The spokespersons of the intelligence community promise in hearings, when asked about multiplying reports of lawless surveillance of the American people, that they intend to adhere to a “culture of compliance.”
But compliance with what?
A glimpse into official thinking can be seen in internal documents recently released by the FBI that give guidance to agents searching the vast oceans of data swept up under the authority of the Foreign Intelligence Surveillance Act (FISA). It includes procedures for reviewing Americans’ communications collected without a warrant under Section 702, the authority devised for surveilling foreigners abroad. It details the ways in which agents can, under rules established by the secret FISA Court, search these records for evidence of a crime not relating to national security, even though the primary purpose Congress crafted FISA and Section 702 was to catch foreign terrorists and spies.

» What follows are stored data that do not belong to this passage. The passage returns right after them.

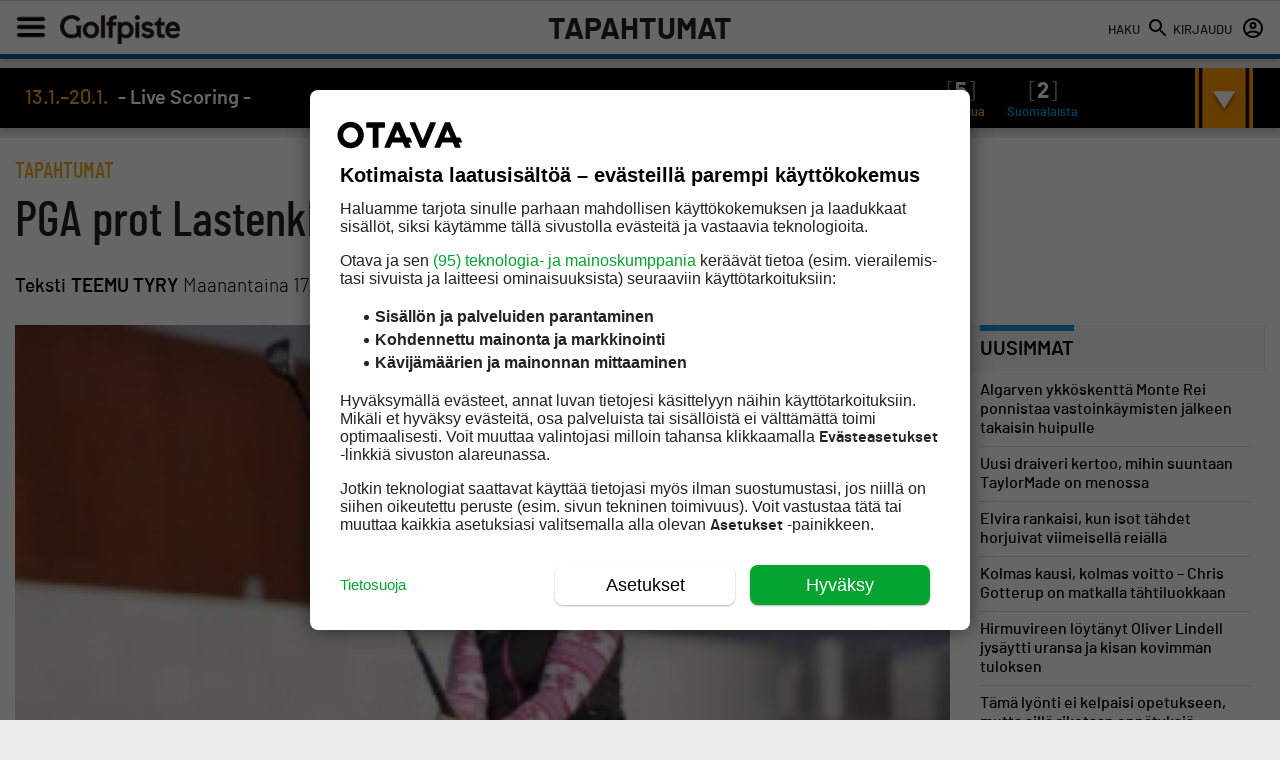

--- FILE ---
content_type: text/plain; charset=utf-8
request_url: https://gto.golfpiste.com/api/v3/firstparty
body_size: 383
content:
{
  "i": "85d27cbc-dec0-4555-bfc5-77e21ab1dd45",
  "r": "golfpiste.com",
  "v": "v3",
  "e": {},
  "k": [],
  "c": []
}

--- FILE ---
content_type: text/plain; charset=utf-8
request_url: https://gto.golfpiste.com/api/v3/firstparty
body_size: -147
content:
{
  "i": "85d27cbc-dec0-4555-bfc5-77e21ab1dd45",
  "r": "golfpiste.com",
  "v": "v3",
  "e": {},
  "k": [],
  "c": []
}

--- FILE ---
content_type: application/javascript
request_url: https://prism.app-us1.com/?a=90999994&u=https%3A%2F%2Fgolfpiste.com%2Ftapahtumat%2Fpga-prot-lastenklinikan-asialla%2F
body_size: 120
content:
window.visitorGlobalObject=window.visitorGlobalObject||window.prismGlobalObject;window.visitorGlobalObject.setVisitorId('320357d7-1a03-4e05-938e-e346776330f5', '90999994');window.visitorGlobalObject.setWhitelistedServices('tracking', '90999994');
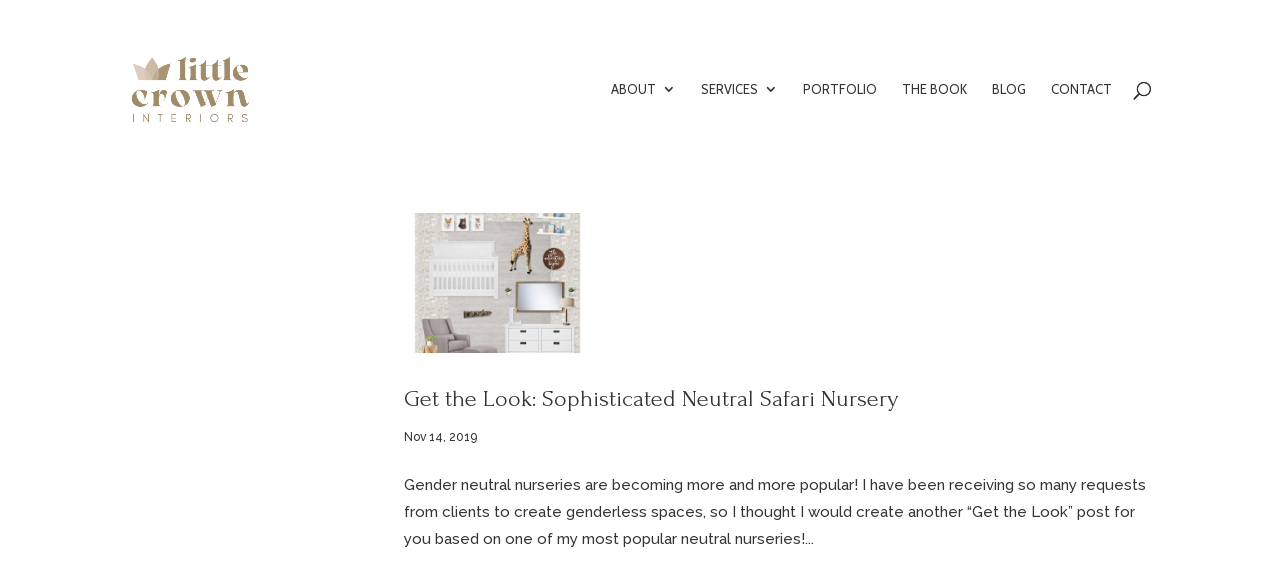

--- FILE ---
content_type: text/html; charset=utf-8
request_url: https://www.google.com/recaptcha/api2/aframe
body_size: 266
content:
<!DOCTYPE HTML><html><head><meta http-equiv="content-type" content="text/html; charset=UTF-8"></head><body><script nonce="yQXnB-nMdMpkuOvs2nmCkA">/** Anti-fraud and anti-abuse applications only. See google.com/recaptcha */ try{var clients={'sodar':'https://pagead2.googlesyndication.com/pagead/sodar?'};window.addEventListener("message",function(a){try{if(a.source===window.parent){var b=JSON.parse(a.data);var c=clients[b['id']];if(c){var d=document.createElement('img');d.src=c+b['params']+'&rc='+(localStorage.getItem("rc::a")?sessionStorage.getItem("rc::b"):"");window.document.body.appendChild(d);sessionStorage.setItem("rc::e",parseInt(sessionStorage.getItem("rc::e")||0)+1);localStorage.setItem("rc::h",'1769566505961');}}}catch(b){}});window.parent.postMessage("_grecaptcha_ready", "*");}catch(b){}</script></body></html>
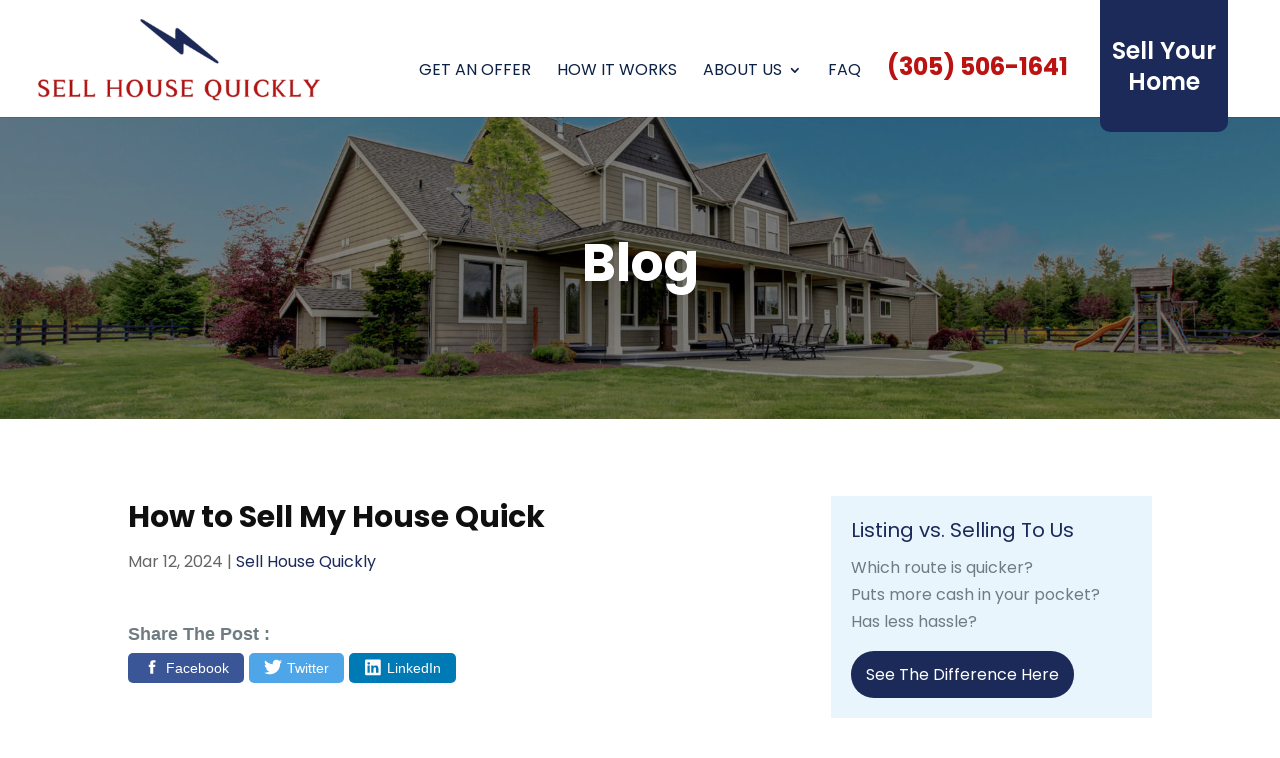

--- FILE ---
content_type: text/javascript; charset=utf-8
request_url: https://sellhousequickly-co.b-cdn.net/wp-content/cache/min/1/wp-content/plugins/mp-offer-popup/inc/assets/js/custom.js?ver=1767071465
body_size: 260
content:
function createCookie(name,value,days){var expires;if(days){var date=new Date();date.setTime(date.getTime()+(days*24*60*60*1000));expires="; expires="+date.toGMTString()}else{expires=""}
document.cookie=encodeURIComponent(name)+"="+encodeURIComponent(value)+expires+"; path=/"}
function readCookie(name){var nameEQ=encodeURIComponent(name)+"=";var ca=document.cookie.split(';');for(var i=0;i<ca.length;i++){var c=ca[i];while(c.charAt(0)===' ')
c=c.substring(1,c.length);if(c.indexOf(nameEQ)===0)
return decodeURIComponent(c.substring(nameEQ.length,c.length))}
return null}
jQuery(document).ready(function($){$('.header_popup_close').click(function(){getHeaderHeight=jQuery('#main-header .et_menu_container').height();jQuery('#main-header').height(getHeaderHeight);jQuery('#page-container').css('padding-top',getHeaderHeight+'px');if(readCookie('is_header_popup')!=='yes'){createCookie('is_header_popup','yes',1)
jQuery(this).parent().hide()}});if(readCookie('is_header_popup')=='yes'){$('#header_popup_content').hide()}
$('.footer_popup_close').click(function(){if(readCookie('is_footer_popup')!=='yes'){createCookie('is_footer_popup','yes',1)
$(this).parent().hide()}});if(readCookie('is_footer_popup')=='yes'){$('#footer_popup_content').hide()}})

--- FILE ---
content_type: text/javascript; charset=utf-8
request_url: https://sellhousequickly-co.b-cdn.net/wp-content/cache/min/1/wp-content/plugins/gf-google-address-autocomplete/js/pcafe_aac_active.js?ver=1767071466
body_size: 1188
content:
class PCAFE_AAC_Frontend{constructor(options){if(!options||!options.input||!options.formId||!options.fieldId){throw new Error('Missing required options: input, formId, or fieldId')}
this.options=options;this.init()}
init(){if(this.options.is_async){setTimeout(()=>{this.init_autocomplete()},1500)}else{this.init_autocomplete()}}
init_autocomplete(){const field_id=this.options.type==='address'?`${this.options.input}_1`:this.options.input;const init_selector=document.getElementById(field_id);if(!init_selector){console.log(`Element with ID ${field_id} not found`);return}
if(!window.google||!window.google.maps||!window.google.maps.places){console.log('Google Maps API not loaded');return}
var options={types:["geocode"],fields:['address_components','formatted_address','geometry'],};if(this.options.restrict_countries?.length>0){options.componentRestrictions={country:this.options.restrict_countries}}
const autocomplete=new google.maps.places.Autocomplete(init_selector,options);google.maps.event.addListener(autocomplete,'place_changed',()=>{var place=autocomplete.getPlace();console.log(place);var result=this.get_location(place,this.options.formId,this.options.fieldId);if(this.options.type==='address'&&this.options.single_line){const input=document.getElementById(`${this.options.input}_1`);if(input){input.value=result.address;input.dispatchEvent(new Event('change'))}}else if(this.options.type==='text'){const input=document.getElementById(this.options.input);if(input){input.value=result.address;input.dispatchEvent(new Event('change'))}}else{const fields=[{id:`${this.options.input}_1`,value:result.street},{id:`${this.options.input}_3`,value:result.city},{id:`${this.options.input}_4`,value:result.region_name},{id:`${this.options.input}_5`,value:result.postal_code},{id:`${this.options.input}_6`,value:result.country_name},];fields.forEach(({id,value})=>{const input=document.getElementById(id);if(input){input.value=value;input.dispatchEvent(new Event('change'))}})}})}
trigger_location_data(sourceId,location_name,location_value){const selector=`.pcafe_${sourceId}.pcafe_${location_name} input[type="text"]`;const elements=document.querySelectorAll(selector);elements.forEach((input)=>{input.value=location_value;input.dispatchEvent(new Event('change'))})}
get_location(results,formId,fieldId){var address=results.address_components||[],sourceId=formId+'_'+fieldId;var address_data={'street_number':'','street_name':'','street':'','subpremise':'','premise':'','city':'','region_code':'','region_name':'','neighborhood':'','postal_code':'','country_code':'','country_name':'','address':results.formatted_address,'latitude':results.geometry.location.lat()||'','longitude':results.geometry.location.lng()||'','place_id':results.place_id||''};const commonFields=[{name:'address',value:address_data.address},{name:'latitude',value:address_data.latitude},{name:'longitude',value:address_data.longitude},{name:'place_id',value:address_data.place_id},];commonFields.forEach(({name,value})=>{if(document.querySelector(`.pcafe_${sourceId}.pcafe_${name}`)){this.trigger_location_data(sourceId,name,value)}});address.forEach((component)=>{const types=component.types;const long_name=component.long_name||'';const short_name=component.short_name||'';const singleTypeMap=[{type:'street_number',name:'street_number',value:long_name},{type:'route',name:'street_name',value:long_name},{type:'subpremise',name:'subpremise',value:long_name},{type:'premise',name:'premise',value:long_name},{type:'postal_code',name:'postal_code',value:long_name},];const multiTypeMap=[{types:['neighborhood','political'],name:'neighborhood',value:long_name},{types:['locality','political'],name:'city',value:long_name},{types:['administrative_area_level_2','political'],name:'county',value:long_name},{types:['administrative_area_level_1','political'],name:'region_name',value:long_name},{types:['administrative_area_level_1','political'],name:'region_code',value:short_name},{types:['country','political'],name:'country_name',value:long_name},{types:['country','political'],name:'country_code',value:short_name},];singleTypeMap.forEach(({type,name,value})=>{if(types.includes(type)){address_data[name]=value;if(document.querySelector(`.pcafe_${sourceId}.pcafe_${name}`)){this.trigger_location_data(sourceId,name,value)}}});multiTypeMap.forEach(({types:requiredTypes,name,value})=>{if(requiredTypes.every(t=>types.includes(t))){address_data[name]=value;if(document.querySelector(`.pcafe_${sourceId}.pcafe_${name}`)){this.trigger_location_data(sourceId,name,value)}}})});if(address_data.street_name){var street=address_data.street_number?`${address_data.subpremise}${address_data.street_number} ${address_data.street_name}`:`${address_data.subpremise} ${address_data.street_name}`;address_data.street=address_data.address?address_data.address.split(',')[0]:street;if(document.querySelector(`.pcafe_${sourceId}.pcafe_street`)){this.trigger_location_data(sourceId,'street',address_data.street)}}
return address_data}}

--- FILE ---
content_type: text/javascript; charset=utf-8
request_url: https://sellhousequickly-co.b-cdn.net/wp-content/themes/divi-child/assets/js/nap-details.js
body_size: -37
content:
jQuery(document).ready(function($){
        const endpoint = "https://pro.ip-api.com/json/?key=MoLJLCkLFN5o0Zm";
        const wesPromise = fetch(endpoint);
        wesPromise
        .then((response) => {
            return response.json();
        })
        .then((data) => {
            $('.business_area').html(data.city);
            $('.business-state,.business_state').html(data.regionName);
        })
 
});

This workaround rests on the fact that with the global integration of communications, it is impossible to sweep up large amounts of communications without “incidentally” sweeping up the communications of Americans. The culture of compliance at the FBI is about compliance with its own internal rules. These documents demonstrate the extent to which queries about U.S. persons Section 702 data – performed more than 200,000 times last year alone – have become the FBI’s honeypot for domestic surveillance.
That is why 702 information has been used in investigating purely domestic crimes and investigations, from bribery to health care fraud – hardly matters of national security.
These documents show the extent to which the FBI has elaborate rules in place to sanitize the ways agents access this information to obtain Americans’ communications in a domestic criminal investigation. But you will search this document in vain for mention of the words “privacy,” “warrants,” and “Fourth Amendment.”
How’s that for an idea – a culture of compliance with the U.S. Constitution?